• [Exercise goal] Copy exactly the last part of the entries, starting from the line with "Which is nearer, the" and including the final line.

[START OF Material provided]

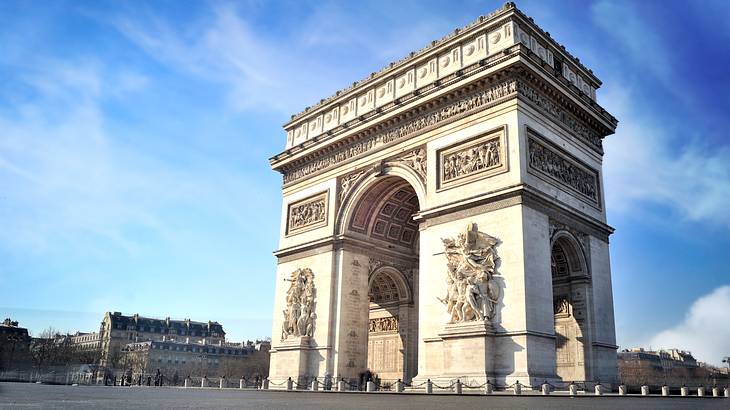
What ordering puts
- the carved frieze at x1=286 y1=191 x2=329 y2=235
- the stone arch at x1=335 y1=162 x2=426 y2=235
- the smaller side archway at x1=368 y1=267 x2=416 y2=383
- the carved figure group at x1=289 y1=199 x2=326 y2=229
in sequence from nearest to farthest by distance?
the stone arch at x1=335 y1=162 x2=426 y2=235 < the carved frieze at x1=286 y1=191 x2=329 y2=235 < the carved figure group at x1=289 y1=199 x2=326 y2=229 < the smaller side archway at x1=368 y1=267 x2=416 y2=383

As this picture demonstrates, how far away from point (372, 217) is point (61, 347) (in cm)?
6119

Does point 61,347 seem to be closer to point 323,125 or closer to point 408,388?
point 323,125

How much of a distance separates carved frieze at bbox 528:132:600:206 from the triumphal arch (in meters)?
0.08

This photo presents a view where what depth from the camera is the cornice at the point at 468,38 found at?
21.0 meters

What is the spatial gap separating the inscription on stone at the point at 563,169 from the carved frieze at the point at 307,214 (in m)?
9.44

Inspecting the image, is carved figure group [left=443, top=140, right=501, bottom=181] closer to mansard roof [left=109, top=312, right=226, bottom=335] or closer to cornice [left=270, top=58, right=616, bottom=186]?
cornice [left=270, top=58, right=616, bottom=186]

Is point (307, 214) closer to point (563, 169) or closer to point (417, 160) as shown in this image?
point (417, 160)

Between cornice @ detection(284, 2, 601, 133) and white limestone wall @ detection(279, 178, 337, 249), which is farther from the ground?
cornice @ detection(284, 2, 601, 133)

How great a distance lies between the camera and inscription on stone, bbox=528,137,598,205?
19.8 metres

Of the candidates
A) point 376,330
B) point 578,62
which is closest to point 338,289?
point 376,330

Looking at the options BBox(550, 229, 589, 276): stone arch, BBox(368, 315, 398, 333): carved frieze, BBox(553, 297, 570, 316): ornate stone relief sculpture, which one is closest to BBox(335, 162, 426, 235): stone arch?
BBox(550, 229, 589, 276): stone arch

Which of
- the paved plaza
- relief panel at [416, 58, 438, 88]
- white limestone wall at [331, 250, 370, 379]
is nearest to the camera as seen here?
the paved plaza

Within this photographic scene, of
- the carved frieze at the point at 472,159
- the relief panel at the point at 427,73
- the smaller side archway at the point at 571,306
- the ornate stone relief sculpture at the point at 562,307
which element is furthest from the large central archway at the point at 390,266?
the ornate stone relief sculpture at the point at 562,307

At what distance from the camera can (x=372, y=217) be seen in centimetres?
2523
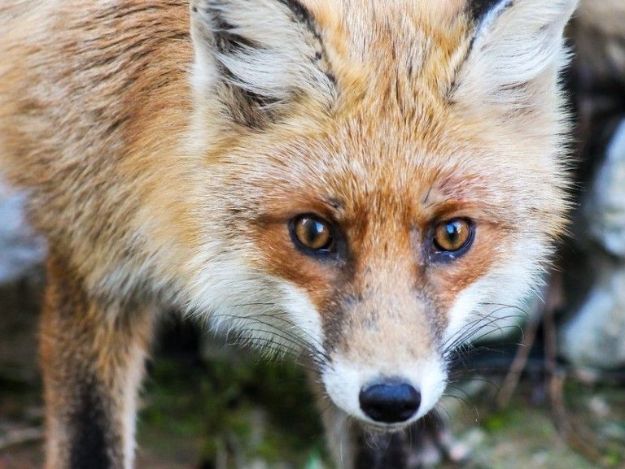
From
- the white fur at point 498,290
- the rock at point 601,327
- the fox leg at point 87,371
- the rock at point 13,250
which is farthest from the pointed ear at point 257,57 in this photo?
the rock at point 601,327

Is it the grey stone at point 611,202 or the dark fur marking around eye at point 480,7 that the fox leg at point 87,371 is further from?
the grey stone at point 611,202

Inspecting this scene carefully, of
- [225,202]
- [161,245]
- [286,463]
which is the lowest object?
[286,463]

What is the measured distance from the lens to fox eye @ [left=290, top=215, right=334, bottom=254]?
3484 millimetres

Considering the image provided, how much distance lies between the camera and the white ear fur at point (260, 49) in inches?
134

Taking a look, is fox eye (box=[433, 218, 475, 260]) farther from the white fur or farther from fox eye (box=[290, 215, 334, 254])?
fox eye (box=[290, 215, 334, 254])

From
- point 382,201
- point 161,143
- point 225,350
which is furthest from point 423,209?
point 225,350

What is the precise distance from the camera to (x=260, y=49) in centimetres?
355

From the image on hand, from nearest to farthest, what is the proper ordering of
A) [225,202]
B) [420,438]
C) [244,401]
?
[225,202] → [420,438] → [244,401]

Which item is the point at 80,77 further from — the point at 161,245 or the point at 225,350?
the point at 225,350

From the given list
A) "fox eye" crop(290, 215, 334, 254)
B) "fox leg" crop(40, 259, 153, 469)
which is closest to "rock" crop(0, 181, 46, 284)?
"fox leg" crop(40, 259, 153, 469)

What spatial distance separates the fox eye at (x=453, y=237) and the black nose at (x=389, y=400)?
1.89ft

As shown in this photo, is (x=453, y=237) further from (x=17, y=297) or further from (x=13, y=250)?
(x=17, y=297)

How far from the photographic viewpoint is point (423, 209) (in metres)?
3.45

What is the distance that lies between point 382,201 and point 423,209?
0.50 ft
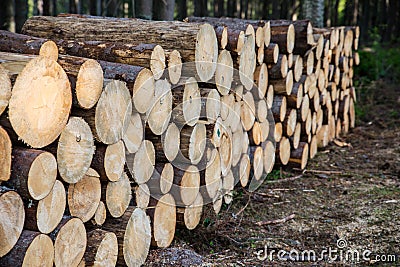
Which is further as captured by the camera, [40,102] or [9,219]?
[40,102]

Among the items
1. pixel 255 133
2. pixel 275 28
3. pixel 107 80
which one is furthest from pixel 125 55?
pixel 275 28

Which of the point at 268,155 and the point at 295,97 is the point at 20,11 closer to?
the point at 295,97

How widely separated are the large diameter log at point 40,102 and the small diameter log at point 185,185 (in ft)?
5.04

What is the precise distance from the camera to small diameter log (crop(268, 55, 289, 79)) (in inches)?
229

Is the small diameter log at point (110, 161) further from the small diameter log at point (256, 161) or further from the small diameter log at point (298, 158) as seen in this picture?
the small diameter log at point (298, 158)

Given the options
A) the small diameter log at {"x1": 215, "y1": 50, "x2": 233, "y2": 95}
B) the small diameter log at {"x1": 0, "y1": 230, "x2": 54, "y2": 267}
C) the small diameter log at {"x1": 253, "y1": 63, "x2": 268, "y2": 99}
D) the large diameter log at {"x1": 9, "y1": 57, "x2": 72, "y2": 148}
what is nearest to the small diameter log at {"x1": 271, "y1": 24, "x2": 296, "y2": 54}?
the small diameter log at {"x1": 253, "y1": 63, "x2": 268, "y2": 99}

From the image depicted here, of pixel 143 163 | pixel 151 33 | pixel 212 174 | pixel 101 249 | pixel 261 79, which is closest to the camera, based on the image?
pixel 101 249

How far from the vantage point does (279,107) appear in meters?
6.07

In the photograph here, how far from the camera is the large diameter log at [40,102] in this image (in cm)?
249

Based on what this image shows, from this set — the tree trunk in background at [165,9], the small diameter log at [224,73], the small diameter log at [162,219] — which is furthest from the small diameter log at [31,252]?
the tree trunk in background at [165,9]

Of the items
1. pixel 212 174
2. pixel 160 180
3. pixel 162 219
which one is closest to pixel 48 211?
pixel 160 180

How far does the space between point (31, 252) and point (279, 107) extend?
13.2 feet

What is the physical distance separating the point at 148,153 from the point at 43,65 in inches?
52.2

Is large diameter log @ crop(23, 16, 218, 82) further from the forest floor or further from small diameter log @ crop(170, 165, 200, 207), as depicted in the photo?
the forest floor
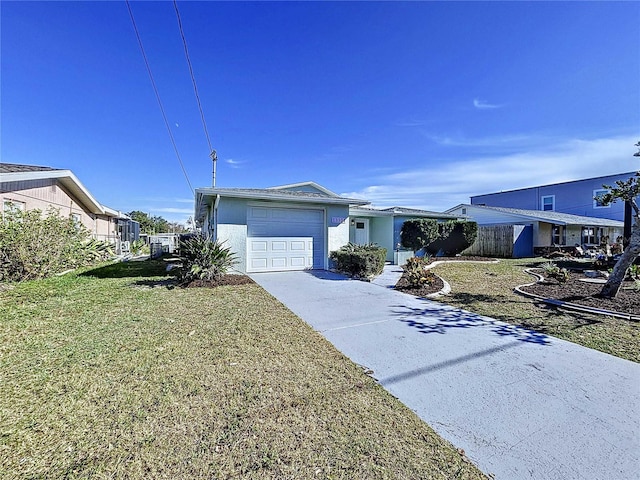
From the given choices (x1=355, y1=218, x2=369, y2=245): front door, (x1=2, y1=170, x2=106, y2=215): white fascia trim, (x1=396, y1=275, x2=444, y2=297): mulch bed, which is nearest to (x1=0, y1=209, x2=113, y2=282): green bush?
(x1=2, y1=170, x2=106, y2=215): white fascia trim

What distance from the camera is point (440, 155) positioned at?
15.5 meters

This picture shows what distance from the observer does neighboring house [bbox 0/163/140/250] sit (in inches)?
392

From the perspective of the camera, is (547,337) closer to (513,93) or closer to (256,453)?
(256,453)

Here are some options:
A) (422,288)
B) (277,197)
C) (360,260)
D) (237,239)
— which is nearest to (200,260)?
(237,239)

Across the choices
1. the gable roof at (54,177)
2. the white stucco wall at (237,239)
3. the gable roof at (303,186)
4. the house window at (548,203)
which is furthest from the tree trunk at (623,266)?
the house window at (548,203)

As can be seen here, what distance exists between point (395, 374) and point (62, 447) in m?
2.93

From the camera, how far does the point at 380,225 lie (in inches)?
637

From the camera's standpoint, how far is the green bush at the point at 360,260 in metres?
9.02

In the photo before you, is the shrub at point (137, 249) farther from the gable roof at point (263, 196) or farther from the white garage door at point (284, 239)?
the white garage door at point (284, 239)

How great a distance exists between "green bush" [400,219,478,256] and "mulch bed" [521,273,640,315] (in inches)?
265

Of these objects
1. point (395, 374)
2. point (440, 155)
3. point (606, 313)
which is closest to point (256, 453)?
point (395, 374)

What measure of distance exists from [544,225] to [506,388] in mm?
22868

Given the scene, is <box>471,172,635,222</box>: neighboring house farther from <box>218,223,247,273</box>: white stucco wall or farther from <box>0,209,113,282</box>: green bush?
<box>0,209,113,282</box>: green bush

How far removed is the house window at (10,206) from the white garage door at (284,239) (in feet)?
23.2
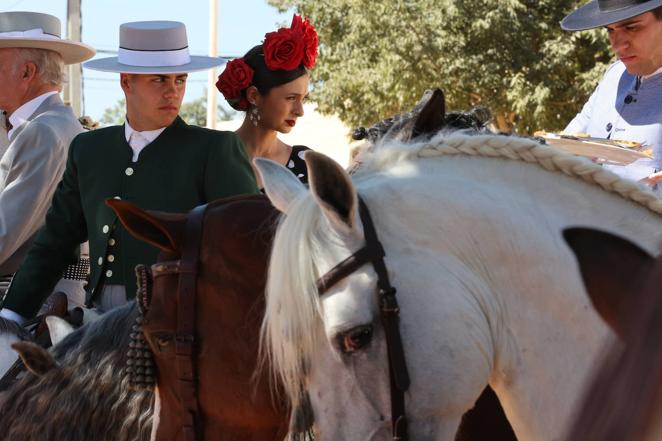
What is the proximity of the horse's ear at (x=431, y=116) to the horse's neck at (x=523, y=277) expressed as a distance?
54cm

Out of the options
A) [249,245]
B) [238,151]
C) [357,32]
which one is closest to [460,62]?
[357,32]

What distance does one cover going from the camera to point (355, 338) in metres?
2.16

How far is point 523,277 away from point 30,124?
9.72 ft

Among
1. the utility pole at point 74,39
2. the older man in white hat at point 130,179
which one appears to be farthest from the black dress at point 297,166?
the utility pole at point 74,39

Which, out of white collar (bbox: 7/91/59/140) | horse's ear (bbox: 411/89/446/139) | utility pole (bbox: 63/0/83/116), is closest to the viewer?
horse's ear (bbox: 411/89/446/139)

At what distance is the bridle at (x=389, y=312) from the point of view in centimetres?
216

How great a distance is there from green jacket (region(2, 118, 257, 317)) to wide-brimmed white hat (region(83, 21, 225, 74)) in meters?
0.26

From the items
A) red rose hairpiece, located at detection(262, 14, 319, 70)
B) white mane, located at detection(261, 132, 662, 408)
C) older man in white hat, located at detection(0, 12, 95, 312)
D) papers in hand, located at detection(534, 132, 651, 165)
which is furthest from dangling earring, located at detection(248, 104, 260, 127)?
white mane, located at detection(261, 132, 662, 408)

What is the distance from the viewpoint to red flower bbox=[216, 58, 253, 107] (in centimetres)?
520

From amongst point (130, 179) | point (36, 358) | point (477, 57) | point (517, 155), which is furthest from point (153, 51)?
point (477, 57)

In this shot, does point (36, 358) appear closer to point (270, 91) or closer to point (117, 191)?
point (117, 191)

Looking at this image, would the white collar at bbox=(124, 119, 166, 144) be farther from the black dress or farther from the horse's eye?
the horse's eye

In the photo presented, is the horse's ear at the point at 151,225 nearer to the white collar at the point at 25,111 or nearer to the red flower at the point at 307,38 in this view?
the white collar at the point at 25,111

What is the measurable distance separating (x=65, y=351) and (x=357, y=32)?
17.0 metres
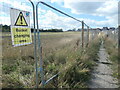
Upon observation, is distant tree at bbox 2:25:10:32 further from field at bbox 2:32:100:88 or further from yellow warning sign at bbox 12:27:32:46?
yellow warning sign at bbox 12:27:32:46

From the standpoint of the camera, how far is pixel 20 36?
2.35 meters

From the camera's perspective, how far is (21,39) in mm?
2363

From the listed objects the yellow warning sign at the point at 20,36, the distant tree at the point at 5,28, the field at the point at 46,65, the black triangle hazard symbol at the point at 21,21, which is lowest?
the field at the point at 46,65

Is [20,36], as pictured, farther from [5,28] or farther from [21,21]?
[5,28]

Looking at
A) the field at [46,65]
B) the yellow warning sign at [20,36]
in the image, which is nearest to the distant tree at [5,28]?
the field at [46,65]

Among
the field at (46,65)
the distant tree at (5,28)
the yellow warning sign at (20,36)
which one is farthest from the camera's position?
the field at (46,65)

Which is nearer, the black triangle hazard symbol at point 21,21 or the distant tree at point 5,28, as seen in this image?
the black triangle hazard symbol at point 21,21

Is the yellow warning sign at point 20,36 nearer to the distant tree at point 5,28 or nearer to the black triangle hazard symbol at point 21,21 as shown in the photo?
the black triangle hazard symbol at point 21,21

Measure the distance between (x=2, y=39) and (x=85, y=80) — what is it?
2.86 m

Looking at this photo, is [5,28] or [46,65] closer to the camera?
[5,28]

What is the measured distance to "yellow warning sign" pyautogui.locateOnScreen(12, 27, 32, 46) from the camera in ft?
7.29

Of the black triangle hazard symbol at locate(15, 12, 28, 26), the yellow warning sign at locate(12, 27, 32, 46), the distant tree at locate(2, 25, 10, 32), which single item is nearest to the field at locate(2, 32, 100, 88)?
the distant tree at locate(2, 25, 10, 32)

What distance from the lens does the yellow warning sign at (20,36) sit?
222 centimetres

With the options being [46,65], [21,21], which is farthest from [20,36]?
[46,65]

[END OF Material provided]

• [Exercise response]
Which is nearer, the black triangle hazard symbol at point 21,21 or the distant tree at point 5,28, as seen in this image?
the black triangle hazard symbol at point 21,21

Is the yellow warning sign at point 20,36 nearer to the distant tree at point 5,28 or nearer to the black triangle hazard symbol at point 21,21 as shown in the photo?
the black triangle hazard symbol at point 21,21

Measure the distance between (x=2, y=39) and (x=85, y=80) — what is it?
2.86 m

Looking at this photo, is [5,28] or [46,65] closer to the camera?
[5,28]

What is the measured distance to "yellow warning sign" pyautogui.locateOnScreen(12, 27, 32, 46) from the camera in ft?
7.29

Of the black triangle hazard symbol at locate(15, 12, 28, 26), the yellow warning sign at locate(12, 27, 32, 46), the distant tree at locate(2, 25, 10, 32), which single item is nearest to the field at locate(2, 32, 100, 88)?
the distant tree at locate(2, 25, 10, 32)

What distance from the lens does the yellow warning sign at (20,36) sit?
222 centimetres

With the options being [46,65], [21,21], which is farthest from [20,36]?
[46,65]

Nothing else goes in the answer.